В этом медленном процессе поиска компромисса исключительно важной оказалась присущая Софии энергия клоуна. Так как эго ощущает эту трагедию как потерю своего контроля, появление в сновидениях Софии часто сопровождается реальным любовным толчком, проясняющим сновидице ее систему ценностей. Она видит богослужение, которое бессознательно совершают человеческие создания. Однако в самом ядре, отбрасывая чувства сновидицы, София концентрируется на душе, представляющей для нее первостепенную важность. Противопоставляя суетное и вечное, она смеется, ибо видит все в совершенно иной перспективе. Иногда она в сновидениях совершает кульбиты или подбирает сновидицу на полдороге, - и тогда у нее все переворачивается вверх дном. Ее энергия клоуна выводит сновидицу из-под влияния коллективных установок, ибо произносит запретные истины, противоречащие иллюзиям, в которых мы живем. Она ЕСТЬ САМАЯ СУТЬ мгновения.
Так как Бриджитт борется за то, чтобы слушать свою внутреннюю женственность и играть с возникающими в теле образами, она вступает в контакт с внутренним целителем. Осознавая собственное тело, она открывает для себя то, что раньше считала своим желанием соединиться с Богом. Она открывает для себя, что ее постоянное старание услужить другим было смещенной любовью к своему телу, которое она фактически отвергала. Теперь же она, наконец, устанавливает с ним связь, тем самым очищая свой храм. По описанию Бриджитт, эта связь с ее отвергнутым телом была очень спокойным переживанием, вместе с тем придавшим ей огромную силу. Иногда казалось, что се тело насмехается над пей; иногда оно служило самой основой ее аутентичности.
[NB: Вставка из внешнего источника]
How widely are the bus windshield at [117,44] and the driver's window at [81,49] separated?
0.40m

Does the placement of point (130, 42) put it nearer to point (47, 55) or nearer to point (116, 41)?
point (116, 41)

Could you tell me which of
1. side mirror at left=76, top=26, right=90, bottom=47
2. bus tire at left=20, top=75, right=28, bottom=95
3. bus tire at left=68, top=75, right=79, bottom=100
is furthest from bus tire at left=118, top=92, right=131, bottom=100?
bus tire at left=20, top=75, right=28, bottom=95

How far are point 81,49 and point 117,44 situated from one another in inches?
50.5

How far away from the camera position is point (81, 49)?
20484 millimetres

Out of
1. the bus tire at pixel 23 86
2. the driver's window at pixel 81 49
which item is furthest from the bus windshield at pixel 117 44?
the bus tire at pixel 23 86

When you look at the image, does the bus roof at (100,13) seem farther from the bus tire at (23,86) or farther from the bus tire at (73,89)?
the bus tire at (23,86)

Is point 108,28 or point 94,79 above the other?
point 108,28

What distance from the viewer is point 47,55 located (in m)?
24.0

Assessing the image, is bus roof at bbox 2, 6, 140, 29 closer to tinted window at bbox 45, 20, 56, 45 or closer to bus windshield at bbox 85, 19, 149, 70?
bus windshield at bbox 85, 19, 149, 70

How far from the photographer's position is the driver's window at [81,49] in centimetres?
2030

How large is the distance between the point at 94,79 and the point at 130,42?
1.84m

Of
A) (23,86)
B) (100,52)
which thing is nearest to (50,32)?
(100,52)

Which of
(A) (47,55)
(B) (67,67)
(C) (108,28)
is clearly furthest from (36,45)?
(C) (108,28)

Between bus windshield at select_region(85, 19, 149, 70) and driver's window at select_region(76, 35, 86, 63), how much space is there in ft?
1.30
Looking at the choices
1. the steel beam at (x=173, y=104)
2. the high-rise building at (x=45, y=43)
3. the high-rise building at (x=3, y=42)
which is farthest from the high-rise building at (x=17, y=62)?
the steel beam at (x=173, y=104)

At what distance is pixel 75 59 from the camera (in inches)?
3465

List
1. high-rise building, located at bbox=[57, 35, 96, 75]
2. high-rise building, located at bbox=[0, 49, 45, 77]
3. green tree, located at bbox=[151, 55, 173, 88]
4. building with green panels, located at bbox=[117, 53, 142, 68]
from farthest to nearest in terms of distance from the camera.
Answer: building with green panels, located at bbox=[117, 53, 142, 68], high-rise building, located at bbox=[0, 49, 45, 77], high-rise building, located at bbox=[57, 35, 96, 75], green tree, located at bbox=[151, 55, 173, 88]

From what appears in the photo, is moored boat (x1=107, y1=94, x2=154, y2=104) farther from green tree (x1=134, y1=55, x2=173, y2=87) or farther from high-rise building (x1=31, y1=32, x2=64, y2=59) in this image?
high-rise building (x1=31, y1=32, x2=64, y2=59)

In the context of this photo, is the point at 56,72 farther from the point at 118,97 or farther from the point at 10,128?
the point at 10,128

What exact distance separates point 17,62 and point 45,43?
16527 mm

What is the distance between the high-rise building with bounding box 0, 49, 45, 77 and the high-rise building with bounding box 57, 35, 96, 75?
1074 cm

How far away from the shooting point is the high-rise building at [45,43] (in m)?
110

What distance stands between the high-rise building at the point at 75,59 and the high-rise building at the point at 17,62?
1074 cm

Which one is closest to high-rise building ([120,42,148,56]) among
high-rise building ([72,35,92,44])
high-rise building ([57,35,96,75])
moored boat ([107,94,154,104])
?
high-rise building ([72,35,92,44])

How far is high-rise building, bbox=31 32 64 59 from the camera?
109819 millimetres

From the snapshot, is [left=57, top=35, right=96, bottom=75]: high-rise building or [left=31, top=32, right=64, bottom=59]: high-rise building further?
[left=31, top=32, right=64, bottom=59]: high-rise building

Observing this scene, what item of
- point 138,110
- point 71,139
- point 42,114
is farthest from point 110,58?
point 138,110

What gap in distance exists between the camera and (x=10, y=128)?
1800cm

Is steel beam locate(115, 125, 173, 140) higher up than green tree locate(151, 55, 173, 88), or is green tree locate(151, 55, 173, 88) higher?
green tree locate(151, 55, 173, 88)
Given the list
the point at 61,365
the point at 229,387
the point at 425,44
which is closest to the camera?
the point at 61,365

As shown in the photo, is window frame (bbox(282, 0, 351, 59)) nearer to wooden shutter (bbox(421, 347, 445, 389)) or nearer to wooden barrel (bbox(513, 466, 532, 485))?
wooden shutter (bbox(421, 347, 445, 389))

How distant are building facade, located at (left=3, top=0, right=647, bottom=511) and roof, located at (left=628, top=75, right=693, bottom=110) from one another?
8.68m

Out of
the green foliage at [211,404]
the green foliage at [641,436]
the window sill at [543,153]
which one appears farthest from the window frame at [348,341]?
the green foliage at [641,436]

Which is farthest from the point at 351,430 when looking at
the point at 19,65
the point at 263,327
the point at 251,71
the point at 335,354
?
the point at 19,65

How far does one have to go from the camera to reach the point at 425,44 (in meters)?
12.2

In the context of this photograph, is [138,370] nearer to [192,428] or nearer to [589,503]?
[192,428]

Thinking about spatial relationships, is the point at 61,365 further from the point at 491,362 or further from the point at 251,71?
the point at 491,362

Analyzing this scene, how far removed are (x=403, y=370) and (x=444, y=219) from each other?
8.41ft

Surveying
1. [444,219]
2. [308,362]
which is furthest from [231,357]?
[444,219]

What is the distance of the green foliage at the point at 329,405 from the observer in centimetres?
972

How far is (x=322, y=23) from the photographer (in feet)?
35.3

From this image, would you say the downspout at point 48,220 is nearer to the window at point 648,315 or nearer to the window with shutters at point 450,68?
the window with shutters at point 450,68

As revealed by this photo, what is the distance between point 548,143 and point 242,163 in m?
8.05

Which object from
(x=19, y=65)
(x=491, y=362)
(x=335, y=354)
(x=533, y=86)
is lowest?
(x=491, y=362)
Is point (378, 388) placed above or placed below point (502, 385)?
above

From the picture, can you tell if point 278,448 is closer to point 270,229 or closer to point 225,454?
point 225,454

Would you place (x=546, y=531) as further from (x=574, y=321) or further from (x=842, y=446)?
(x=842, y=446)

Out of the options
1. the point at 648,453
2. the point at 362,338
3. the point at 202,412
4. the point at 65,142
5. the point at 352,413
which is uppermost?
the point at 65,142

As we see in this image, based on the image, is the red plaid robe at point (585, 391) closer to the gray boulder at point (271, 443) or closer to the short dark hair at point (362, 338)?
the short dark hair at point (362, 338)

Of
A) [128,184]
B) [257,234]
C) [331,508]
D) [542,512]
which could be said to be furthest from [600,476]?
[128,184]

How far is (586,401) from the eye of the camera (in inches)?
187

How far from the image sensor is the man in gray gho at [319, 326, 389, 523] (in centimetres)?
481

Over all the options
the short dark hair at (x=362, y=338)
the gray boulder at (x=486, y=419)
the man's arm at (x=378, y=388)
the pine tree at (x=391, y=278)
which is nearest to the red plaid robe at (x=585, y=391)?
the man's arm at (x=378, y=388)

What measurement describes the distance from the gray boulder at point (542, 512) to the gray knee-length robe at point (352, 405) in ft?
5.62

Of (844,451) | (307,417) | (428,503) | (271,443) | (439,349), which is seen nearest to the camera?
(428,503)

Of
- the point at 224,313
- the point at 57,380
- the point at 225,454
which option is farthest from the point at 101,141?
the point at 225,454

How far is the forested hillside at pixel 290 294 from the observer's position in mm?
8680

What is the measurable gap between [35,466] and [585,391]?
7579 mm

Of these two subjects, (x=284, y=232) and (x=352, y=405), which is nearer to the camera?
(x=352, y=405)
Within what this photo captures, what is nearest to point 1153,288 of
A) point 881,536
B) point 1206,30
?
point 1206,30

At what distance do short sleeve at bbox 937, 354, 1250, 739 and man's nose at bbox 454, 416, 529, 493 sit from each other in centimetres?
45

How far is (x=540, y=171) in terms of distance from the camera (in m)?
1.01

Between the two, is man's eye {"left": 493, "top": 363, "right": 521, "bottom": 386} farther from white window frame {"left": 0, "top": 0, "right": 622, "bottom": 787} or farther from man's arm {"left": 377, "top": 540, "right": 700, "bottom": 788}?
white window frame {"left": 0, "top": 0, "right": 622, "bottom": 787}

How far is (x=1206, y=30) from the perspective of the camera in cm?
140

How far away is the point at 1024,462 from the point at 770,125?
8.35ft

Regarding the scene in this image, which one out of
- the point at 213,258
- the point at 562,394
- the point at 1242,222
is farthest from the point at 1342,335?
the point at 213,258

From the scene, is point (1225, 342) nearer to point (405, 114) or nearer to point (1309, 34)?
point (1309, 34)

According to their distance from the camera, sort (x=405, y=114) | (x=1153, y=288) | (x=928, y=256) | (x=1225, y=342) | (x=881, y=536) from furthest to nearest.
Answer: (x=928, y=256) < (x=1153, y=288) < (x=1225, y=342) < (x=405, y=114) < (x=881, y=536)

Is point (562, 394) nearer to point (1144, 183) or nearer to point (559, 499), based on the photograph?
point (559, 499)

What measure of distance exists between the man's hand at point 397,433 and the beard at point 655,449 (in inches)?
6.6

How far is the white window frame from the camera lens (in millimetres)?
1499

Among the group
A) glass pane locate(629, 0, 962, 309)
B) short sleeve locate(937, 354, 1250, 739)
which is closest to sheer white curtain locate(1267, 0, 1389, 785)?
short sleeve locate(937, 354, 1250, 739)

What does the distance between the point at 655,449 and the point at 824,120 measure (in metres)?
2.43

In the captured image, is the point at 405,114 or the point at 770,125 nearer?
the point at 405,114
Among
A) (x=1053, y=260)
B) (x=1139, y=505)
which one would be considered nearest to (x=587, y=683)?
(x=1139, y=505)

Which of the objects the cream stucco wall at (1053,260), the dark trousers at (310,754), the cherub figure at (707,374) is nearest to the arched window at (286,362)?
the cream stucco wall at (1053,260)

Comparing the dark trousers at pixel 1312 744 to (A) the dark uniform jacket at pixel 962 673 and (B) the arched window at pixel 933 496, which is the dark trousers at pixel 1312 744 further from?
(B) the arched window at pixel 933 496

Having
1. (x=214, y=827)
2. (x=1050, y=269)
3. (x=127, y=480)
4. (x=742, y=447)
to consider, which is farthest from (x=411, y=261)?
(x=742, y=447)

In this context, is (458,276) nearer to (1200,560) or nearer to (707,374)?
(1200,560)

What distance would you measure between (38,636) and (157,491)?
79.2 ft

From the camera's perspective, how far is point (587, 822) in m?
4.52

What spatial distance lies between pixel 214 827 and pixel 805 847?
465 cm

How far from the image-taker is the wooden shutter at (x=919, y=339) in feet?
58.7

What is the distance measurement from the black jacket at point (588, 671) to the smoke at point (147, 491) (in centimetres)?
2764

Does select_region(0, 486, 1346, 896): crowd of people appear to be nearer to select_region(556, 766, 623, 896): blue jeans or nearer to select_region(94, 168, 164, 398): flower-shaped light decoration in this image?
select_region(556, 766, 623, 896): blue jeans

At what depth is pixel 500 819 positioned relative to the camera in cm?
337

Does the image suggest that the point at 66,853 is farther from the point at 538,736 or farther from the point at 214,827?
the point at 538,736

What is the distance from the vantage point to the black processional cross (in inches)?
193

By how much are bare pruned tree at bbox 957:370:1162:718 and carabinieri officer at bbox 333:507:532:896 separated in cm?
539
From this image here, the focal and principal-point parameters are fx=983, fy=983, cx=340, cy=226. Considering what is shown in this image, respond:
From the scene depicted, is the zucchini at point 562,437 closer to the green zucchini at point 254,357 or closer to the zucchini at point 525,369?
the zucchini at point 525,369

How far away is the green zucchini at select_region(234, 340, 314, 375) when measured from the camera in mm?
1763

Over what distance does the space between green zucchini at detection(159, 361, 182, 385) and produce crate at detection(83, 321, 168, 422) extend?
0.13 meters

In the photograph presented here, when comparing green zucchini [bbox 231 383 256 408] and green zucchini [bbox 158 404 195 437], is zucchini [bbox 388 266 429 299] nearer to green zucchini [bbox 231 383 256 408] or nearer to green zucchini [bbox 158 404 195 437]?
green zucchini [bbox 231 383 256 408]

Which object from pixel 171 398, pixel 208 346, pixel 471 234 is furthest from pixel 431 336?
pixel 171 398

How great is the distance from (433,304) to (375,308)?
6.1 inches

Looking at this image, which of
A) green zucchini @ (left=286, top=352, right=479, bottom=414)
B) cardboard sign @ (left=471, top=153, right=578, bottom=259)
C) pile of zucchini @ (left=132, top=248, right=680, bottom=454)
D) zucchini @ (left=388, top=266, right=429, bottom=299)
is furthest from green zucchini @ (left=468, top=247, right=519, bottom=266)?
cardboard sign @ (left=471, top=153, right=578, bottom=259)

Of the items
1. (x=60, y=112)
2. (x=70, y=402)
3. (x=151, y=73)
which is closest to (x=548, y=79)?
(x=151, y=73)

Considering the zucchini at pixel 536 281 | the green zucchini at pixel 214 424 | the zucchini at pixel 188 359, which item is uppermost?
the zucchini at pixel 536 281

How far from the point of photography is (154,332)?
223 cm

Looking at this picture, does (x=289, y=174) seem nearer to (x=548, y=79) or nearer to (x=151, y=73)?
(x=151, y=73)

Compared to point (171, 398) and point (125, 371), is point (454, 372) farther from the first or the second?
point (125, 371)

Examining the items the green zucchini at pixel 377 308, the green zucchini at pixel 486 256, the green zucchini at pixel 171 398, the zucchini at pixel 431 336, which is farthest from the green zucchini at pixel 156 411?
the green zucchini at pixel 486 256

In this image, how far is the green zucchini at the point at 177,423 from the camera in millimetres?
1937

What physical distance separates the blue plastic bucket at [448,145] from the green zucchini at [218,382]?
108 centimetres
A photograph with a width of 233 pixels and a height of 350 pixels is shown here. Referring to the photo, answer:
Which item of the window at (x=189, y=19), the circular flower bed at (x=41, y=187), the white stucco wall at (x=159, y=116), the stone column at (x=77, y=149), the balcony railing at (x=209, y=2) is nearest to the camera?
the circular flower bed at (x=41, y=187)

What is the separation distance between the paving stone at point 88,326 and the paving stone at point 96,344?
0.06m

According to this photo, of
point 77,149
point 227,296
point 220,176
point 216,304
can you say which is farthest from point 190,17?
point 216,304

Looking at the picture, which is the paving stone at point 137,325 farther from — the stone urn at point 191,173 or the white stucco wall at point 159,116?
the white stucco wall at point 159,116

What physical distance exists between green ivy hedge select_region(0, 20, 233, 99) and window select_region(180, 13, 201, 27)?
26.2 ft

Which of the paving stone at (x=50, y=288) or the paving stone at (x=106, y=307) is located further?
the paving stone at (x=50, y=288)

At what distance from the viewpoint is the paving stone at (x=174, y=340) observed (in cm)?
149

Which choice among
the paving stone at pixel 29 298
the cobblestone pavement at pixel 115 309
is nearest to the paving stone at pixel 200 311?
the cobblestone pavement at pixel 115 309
Отношение между отвергнутым телом и духом здесь изображено гораздо острее, чем в притче о так называемом триумфальном прибытии Христа в священный город Иерусалим. Предвидя события, он направил двух апостолов в деревню, чтобы взять ослицу с молодым ослом и привести их к нему. И было сделано все, что могло быть сделано, ибо было предсказано пророком: «Все же сие было, да сбудется реченное чрез про рока, который говорит: «Скажите дщери Сионовой [Иерусалиму]: се, Царь твой грядет к тебе кроткий, сидя на ослице и молодом осле, сыне подъяремной»».
Исполняя свои обязанности, апостолы положили одежды на ослицу и посадили на них Христа. Толпа, которая будет плевать на Христа пять дней спустя, расстилала на его пути одежды, махала ему сорванными пальмовыми ветвями и кричала: «Осанна Сыну Давидову! Благословен Грядущий во имя Господне!».